[dm-devel] [PATCH 1/1] dm snapshot: Fix bug in COW throttling mechanism causing deadlocks

Tue Oct 1 11:57:47 UTC 2019

Commit 721b1d98fb517a ("dm snapshot: Fix excessive memory usage and
workqueue stalls") introduced a semaphore to limit the maximum number of
in-flight kcopyd (COW) jobs.

The implementation of this throttling mechanism is prone to a deadlock:

1. One or more threads write to the origin device causing COW, which is
   performed by kcopyd.

2. At some point some of these threads might reach the s->cow_count
   semaphore limit and block in down(&s->cow_count), holding a read lock
   on _origins_lock.

3. Someone tries to acquire a write lock on _origins_lock, e.g.,
   snapshot_ctr(), which blocks because the threads at step (2) already
   hold a read lock on it.

4. A COW operation completes and kcopyd runs dm-snapshot's completion
   callback, which ends up calling pending_complete().
   pending_complete() tries to resubmit any deferred origin bios. This
   requires acquiring a read lock on _origins_lock, which blocks.

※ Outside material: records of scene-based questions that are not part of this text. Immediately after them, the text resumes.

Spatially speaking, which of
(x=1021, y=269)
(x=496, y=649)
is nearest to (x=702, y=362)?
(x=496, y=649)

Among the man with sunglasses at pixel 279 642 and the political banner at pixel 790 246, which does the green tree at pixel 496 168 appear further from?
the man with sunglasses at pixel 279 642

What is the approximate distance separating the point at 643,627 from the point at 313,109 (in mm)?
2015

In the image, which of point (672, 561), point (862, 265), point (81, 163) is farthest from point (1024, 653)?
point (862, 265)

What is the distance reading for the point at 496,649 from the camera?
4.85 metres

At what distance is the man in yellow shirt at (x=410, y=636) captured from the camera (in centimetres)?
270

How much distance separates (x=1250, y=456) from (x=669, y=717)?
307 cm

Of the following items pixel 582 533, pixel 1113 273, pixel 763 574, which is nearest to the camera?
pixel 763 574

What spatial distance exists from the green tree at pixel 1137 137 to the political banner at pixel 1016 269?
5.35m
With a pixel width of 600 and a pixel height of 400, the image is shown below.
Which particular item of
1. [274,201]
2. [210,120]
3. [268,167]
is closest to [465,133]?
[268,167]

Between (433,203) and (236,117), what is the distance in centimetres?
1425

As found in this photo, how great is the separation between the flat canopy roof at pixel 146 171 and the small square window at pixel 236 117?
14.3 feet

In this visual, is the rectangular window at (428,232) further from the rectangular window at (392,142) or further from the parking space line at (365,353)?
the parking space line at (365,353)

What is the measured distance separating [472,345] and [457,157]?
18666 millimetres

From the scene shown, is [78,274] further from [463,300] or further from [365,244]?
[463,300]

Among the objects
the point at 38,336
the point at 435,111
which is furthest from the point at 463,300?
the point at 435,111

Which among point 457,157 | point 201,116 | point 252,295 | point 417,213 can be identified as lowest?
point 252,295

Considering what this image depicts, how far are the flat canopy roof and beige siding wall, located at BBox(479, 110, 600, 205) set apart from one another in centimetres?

   This happens because the read-write semaphore implementation gives
   priority to writers, meaning that as soon as a writer tries to enter
   the critical section, no readers will be allowed in, until all
   writers have completed their work.

   So, pending_complete() waits for the writer at step (3) to acquire
   and release the lock. This writer waits for the readers at step (2)
   to release the read lock and those readers wait for
   pending_complete() (the kcopyd thread) to signal the s->cow_count
   semaphore: DEADLOCK.

Fix this by delegating the resubmission of any deferred origin bios to
another thread, so the kcopyd thread never tries to acquire
_origins_lock and it's free to continue its work and signal the
s->cow_count semaphore.

Cc: stable at vger.kernel.org
Fixes: 721b1d98fb517a ("dm snapshot: Fix excessive memory usage and workqueue stalls")
Reported-by: Guruswamy Basavaiah <guru2018 at gmail.com>
Signed-off-by: Nikos Tsironis <ntsironis at arrikto.com>
---
 drivers/md/dm-snap.c | 99 +++++++++++++++++++++++++++++++++++++++++++++++-----
 1 file changed, 90 insertions(+), 9 deletions(-)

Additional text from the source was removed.